Selected extract:
§ §

Volvo is a leader in safety engineering and it's clear the company put a lot of effort into building a structure designed to protect its occupants. The S40 and V50 models come loaded with active and passive safety features to help drivers avoid accidents, then protect them if there is a crash. This may be the safest car in this size class. Smaller than most luxury sedans, the S40 is much easier to park in tight spaces and it's easier to maneuver on narrow roads.
On the open road, the S40 and V50 are stable and relaxed. They can easily run with the BMW 3 Series and Mercedes C-Class, even at high speeds.
The S40 T5 comes with a turbocharged engine that's wonderfully smooth, offering quick but linear acceleration performance. The entry-level 2.4i engine feels nearly as quick and is just as smooth. The five-speed automatic is smooth and responsive. The suspension is firm but not jarring, offering an ideal balance of ride and handling, and the brakes are excellent.
The design is clean and elegant, Scandinavian simplicity. Inside, the S40 represents a sharp departure from previous Volvo designs, but above all is comfortable and full of convenience features.
New for 2007: Dynamic Stability Traction Control comes standard on all models. All 2007 models get a new overhead console. Volvo V50 and S40 T5 models come standard with the five-speed automatic Geartronic engine. Options packages have been revised.

§ §

Provided material:
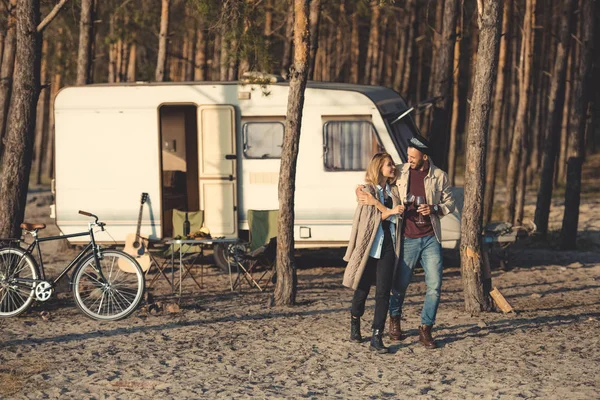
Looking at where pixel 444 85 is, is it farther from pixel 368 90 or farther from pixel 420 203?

§ §

Required task:
From the review of the Volvo S40 and V50, reproduce word for word the passage from "Volvo is a leader" to "at high speeds.". Rely on the text by itself.

Worked solution:
Volvo is a leader in safety engineering and it's clear the company put a lot of effort into building a structure designed to protect its occupants. The S40 and V50 models come loaded with active and passive safety features to help drivers avoid accidents, then protect them if there is a crash. This may be the safest car in this size class. Smaller than most luxury sedans, the S40 is much easier to park in tight spaces and it's easier to maneuver on narrow roads.
On the open road, the S40 and V50 are stable and relaxed. They can easily run with the BMW 3 Series and Mercedes C-Class, even at high speeds.